◆ REQUIRED ACTION
Two lines below mark the span: the one containing "genus: Petroica" and the one containing "common name: grant's gazelle". Set down both, plus every line between, exactly as they stand, and nothing else.
· · · ·
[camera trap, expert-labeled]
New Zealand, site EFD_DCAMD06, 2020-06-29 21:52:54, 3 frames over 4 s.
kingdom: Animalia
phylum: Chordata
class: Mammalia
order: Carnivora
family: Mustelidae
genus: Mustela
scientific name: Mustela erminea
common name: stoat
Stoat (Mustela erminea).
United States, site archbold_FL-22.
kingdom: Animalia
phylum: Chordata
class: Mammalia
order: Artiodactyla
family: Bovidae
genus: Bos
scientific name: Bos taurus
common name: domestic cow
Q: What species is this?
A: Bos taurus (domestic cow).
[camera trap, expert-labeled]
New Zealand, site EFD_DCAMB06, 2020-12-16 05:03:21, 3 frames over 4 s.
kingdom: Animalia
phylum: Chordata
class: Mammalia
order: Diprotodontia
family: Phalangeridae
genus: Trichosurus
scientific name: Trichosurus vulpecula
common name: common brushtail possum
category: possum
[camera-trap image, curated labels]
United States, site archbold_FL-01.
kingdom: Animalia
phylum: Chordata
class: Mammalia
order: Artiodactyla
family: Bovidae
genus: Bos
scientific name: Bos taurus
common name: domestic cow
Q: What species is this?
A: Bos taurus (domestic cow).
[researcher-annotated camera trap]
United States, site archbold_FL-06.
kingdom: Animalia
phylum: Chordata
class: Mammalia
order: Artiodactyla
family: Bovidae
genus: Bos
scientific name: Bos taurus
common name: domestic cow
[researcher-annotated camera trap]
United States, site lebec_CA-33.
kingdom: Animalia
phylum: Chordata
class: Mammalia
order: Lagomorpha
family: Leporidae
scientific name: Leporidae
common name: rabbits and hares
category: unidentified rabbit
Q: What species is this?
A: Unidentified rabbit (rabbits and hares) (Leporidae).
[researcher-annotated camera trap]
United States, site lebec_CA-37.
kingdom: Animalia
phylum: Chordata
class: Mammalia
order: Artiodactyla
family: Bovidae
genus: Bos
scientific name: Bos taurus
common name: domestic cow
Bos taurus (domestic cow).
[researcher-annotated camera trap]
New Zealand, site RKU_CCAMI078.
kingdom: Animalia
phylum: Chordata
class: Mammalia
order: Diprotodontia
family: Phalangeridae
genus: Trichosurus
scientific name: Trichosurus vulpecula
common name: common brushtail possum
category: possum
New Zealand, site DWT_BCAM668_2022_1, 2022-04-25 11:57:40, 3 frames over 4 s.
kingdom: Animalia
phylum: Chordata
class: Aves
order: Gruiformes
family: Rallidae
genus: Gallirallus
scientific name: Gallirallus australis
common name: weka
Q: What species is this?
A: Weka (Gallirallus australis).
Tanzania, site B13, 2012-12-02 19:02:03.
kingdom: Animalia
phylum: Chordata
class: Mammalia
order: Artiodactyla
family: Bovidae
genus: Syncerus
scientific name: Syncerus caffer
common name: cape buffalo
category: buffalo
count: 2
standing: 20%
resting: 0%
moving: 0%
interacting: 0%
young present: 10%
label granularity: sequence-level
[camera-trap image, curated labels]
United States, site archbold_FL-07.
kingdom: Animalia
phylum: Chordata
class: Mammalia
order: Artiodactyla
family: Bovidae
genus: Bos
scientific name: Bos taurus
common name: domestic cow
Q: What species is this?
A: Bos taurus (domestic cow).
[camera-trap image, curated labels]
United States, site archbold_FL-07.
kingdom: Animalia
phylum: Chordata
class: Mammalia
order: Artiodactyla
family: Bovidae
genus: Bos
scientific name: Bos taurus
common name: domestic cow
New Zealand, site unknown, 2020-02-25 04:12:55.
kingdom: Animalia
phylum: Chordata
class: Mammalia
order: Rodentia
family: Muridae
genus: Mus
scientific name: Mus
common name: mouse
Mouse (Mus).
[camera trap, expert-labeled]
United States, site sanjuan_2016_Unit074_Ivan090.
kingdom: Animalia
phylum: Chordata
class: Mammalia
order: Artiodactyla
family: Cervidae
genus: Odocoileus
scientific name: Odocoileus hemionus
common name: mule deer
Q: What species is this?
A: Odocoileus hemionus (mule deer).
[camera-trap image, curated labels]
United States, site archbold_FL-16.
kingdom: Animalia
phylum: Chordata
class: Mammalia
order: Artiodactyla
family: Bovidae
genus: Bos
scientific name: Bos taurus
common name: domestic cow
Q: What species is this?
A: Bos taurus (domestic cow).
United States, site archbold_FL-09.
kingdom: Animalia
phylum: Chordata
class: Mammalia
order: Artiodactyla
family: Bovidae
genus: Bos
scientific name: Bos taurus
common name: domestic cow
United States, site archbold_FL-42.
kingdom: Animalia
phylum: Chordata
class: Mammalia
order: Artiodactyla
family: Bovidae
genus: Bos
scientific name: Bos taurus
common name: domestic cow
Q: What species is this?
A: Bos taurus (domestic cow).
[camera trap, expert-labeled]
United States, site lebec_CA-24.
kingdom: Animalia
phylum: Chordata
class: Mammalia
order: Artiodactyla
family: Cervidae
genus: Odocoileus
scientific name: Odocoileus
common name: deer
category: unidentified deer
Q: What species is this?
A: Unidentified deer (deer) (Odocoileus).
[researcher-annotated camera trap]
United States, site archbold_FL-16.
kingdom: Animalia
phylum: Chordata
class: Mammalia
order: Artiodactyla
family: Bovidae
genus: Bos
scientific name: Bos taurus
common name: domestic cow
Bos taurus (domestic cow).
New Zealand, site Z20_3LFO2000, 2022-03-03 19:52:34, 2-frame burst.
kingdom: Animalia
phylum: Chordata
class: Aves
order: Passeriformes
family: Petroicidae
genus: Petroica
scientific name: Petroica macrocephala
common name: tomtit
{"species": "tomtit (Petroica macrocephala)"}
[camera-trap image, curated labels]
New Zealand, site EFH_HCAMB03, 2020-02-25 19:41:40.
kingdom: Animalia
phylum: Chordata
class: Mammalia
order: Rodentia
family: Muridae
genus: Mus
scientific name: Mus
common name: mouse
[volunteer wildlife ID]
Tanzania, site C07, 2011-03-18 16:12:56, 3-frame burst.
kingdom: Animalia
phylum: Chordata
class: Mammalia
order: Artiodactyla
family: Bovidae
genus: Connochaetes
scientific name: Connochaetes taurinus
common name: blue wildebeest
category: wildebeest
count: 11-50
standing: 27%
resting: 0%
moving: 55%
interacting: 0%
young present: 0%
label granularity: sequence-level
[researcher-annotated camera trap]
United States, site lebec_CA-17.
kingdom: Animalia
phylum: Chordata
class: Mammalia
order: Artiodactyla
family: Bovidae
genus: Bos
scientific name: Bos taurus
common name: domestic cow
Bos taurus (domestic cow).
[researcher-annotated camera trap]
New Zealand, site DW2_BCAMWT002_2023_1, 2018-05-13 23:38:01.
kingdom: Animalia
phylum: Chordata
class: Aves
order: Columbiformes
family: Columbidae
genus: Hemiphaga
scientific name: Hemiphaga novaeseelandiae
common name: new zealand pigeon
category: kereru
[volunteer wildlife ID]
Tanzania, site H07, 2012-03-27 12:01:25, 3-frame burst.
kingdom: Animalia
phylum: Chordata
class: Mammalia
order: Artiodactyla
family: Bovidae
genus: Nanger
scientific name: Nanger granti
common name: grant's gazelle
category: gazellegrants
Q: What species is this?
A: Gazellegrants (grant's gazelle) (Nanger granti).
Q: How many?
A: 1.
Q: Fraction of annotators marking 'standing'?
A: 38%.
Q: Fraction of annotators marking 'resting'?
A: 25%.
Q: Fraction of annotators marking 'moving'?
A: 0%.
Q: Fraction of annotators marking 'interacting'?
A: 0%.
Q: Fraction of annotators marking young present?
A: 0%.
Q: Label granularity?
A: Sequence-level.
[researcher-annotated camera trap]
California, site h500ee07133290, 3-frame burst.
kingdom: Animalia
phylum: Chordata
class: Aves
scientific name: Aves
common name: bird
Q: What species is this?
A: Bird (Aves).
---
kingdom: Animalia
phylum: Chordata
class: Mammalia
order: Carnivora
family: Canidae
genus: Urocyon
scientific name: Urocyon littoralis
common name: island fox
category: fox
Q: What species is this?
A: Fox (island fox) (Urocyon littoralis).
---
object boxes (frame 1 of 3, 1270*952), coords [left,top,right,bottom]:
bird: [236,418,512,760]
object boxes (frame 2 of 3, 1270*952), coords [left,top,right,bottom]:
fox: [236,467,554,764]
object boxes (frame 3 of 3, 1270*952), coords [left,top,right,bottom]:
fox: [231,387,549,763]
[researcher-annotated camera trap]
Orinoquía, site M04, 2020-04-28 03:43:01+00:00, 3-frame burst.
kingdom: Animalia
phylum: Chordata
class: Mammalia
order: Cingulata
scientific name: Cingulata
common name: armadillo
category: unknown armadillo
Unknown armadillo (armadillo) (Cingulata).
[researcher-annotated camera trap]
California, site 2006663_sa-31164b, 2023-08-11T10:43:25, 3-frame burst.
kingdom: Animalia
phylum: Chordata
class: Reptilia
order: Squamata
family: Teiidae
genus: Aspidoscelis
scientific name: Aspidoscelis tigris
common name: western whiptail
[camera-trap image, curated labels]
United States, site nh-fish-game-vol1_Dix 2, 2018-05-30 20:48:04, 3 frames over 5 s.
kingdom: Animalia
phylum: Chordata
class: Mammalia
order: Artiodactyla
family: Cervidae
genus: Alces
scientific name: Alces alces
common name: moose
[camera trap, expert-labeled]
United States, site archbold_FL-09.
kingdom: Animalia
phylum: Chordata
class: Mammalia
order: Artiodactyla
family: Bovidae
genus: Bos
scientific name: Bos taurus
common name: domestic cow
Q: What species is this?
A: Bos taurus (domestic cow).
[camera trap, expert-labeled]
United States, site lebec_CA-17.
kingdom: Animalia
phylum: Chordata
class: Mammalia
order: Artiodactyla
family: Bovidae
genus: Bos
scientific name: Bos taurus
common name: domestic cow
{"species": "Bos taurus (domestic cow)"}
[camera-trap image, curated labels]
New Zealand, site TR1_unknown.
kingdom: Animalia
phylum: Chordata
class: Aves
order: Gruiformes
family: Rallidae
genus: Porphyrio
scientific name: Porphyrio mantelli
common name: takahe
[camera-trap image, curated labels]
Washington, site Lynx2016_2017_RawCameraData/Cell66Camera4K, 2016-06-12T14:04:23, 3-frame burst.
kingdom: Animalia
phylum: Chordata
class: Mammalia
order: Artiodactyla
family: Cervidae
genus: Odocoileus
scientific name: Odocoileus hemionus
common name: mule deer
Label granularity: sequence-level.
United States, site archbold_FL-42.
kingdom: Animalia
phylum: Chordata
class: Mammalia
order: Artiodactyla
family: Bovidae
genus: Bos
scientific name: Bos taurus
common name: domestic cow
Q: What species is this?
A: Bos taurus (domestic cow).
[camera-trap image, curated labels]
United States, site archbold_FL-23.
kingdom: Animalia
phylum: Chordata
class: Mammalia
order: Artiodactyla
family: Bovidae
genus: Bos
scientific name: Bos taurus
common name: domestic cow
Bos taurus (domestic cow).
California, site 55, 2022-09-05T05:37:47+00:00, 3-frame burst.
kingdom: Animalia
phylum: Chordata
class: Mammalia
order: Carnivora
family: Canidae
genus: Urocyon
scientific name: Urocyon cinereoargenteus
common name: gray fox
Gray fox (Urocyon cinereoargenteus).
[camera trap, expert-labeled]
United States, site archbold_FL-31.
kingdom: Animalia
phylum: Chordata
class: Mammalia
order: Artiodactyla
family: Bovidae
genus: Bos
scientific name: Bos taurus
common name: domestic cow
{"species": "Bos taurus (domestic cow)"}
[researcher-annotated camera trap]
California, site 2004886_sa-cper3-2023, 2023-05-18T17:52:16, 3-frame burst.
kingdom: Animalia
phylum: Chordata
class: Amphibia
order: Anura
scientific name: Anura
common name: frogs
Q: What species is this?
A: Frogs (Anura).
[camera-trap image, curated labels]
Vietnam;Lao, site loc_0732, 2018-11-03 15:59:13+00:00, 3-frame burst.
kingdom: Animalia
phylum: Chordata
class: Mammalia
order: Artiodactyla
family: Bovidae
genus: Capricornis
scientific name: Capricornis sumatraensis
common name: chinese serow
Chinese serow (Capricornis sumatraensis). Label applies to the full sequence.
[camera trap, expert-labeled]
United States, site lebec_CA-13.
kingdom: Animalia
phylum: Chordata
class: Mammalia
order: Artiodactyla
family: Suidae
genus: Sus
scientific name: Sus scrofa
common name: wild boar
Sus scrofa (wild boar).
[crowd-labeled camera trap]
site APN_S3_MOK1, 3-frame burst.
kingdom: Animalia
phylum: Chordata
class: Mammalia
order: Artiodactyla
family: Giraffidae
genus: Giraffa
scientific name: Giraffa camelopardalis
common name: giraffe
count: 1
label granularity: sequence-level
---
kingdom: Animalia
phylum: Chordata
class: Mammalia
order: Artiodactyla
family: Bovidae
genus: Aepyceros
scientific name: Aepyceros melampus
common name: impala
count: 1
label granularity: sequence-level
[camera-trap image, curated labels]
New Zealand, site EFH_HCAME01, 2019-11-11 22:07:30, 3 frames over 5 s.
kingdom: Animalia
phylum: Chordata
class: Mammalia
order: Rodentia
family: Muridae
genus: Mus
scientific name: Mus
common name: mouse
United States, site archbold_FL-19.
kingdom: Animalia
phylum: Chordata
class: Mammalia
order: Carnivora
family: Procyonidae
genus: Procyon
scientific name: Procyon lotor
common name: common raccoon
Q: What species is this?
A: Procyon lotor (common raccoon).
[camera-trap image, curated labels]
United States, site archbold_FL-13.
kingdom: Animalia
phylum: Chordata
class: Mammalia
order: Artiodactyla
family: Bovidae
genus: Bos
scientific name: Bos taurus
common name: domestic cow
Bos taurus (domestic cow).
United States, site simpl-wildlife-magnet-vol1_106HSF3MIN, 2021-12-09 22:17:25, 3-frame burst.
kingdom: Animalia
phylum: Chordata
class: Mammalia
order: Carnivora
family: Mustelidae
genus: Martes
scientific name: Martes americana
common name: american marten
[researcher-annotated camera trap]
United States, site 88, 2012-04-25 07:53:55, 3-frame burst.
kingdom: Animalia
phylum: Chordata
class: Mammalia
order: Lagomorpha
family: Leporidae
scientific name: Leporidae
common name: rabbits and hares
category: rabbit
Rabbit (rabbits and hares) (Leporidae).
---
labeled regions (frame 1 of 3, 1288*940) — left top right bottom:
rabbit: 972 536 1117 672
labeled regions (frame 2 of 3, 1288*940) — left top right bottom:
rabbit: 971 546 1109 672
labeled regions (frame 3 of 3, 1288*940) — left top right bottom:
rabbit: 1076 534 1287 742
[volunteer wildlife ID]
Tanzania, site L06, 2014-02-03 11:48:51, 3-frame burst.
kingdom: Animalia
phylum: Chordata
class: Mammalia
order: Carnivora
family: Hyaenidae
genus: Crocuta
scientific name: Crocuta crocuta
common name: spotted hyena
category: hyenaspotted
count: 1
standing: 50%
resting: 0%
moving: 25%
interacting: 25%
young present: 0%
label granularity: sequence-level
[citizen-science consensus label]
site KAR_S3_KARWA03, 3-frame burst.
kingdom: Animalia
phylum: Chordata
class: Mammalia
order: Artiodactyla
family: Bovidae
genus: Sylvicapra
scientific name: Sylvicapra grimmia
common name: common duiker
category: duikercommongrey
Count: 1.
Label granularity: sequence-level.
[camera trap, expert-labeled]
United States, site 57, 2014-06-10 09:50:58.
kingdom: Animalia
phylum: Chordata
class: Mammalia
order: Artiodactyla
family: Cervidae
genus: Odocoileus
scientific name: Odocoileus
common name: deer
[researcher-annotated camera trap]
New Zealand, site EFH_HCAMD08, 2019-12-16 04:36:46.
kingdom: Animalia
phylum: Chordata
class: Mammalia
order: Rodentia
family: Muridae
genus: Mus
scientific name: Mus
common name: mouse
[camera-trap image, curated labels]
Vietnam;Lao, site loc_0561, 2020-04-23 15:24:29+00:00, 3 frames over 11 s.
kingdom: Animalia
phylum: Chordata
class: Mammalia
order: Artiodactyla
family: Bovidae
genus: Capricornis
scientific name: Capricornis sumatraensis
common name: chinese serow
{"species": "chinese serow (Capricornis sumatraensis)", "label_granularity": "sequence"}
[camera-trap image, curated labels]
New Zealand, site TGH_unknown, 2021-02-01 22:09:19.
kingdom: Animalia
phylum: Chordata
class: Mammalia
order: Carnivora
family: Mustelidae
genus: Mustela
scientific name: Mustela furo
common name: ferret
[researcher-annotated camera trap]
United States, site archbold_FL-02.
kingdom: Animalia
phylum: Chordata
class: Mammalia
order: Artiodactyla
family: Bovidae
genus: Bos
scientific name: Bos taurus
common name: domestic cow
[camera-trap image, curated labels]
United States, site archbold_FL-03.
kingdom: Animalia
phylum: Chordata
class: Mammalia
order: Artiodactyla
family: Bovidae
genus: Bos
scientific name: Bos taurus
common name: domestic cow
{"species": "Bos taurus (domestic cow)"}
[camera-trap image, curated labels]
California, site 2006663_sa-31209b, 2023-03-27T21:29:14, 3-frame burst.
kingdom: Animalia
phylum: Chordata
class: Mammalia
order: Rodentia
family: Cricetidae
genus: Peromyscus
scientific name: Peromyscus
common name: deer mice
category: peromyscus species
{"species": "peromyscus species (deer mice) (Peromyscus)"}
· · · ·
◆ FINISHED EXERCISE
genus: Petroica
scientific name: Petroica macrocephala
common name: tomtit
{"species": "tomtit (Petroica macrocephala)"}
[camera-trap image, curated labels]
New Zealand, site EFH_HCAMB03, 2020-02-25 19:41:40.
kingdom: Animalia
phylum: Chordata
class: Mammalia
order: Rodentia
family: Muridae
genus: Mus
scientific name: Mus
common name: mouse
[volunteer wildlife ID]
Tanzania, site C07, 2011-03-18 16:12:56, 3-frame burst.
kingdom: Animalia
phylum: Chordata
class: Mammalia
order: Artiodactyla
family: Bovidae
genus: Connochaetes
scientific name: Connochaetes taurinus
common name: blue wildebeest
category: wildebeest
count: 11-50
standing: 27%
resting: 0%
moving: 55%
interacting: 0%
young present: 0%
label granularity: sequence-level
[researcher-annotated camera trap]
United States, site lebec_CA-17.
kingdom: Animalia
phylum: Chordata
class: Mammalia
order: Artiodactyla
family: Bovidae
genus: Bos
scientific name: Bos taurus
common name: domestic cow
Bos taurus (domestic cow).
[researcher-annotated camera trap]
New Zealand, site DW2_BCAMWT002_2023_1, 2018-05-13 23:38:01.
kingdom: Animalia
phylum: Chordata
class: Aves
order: Columbiformes
family: Columbidae
genus: Hemiphaga
scientific name: Hemiphaga novaeseelandiae
common name: new zealand pigeon
category: kereru
[volunteer wildlife ID]
Tanzania, site H07, 2012-03-27 12:01:25, 3-frame burst.
kingdom: Animalia
phylum: Chordata
class: Mammalia
order: Artiodactyla
family: Bovidae
genus: Nanger
scientific name: Nanger granti
common name: grant's gazelle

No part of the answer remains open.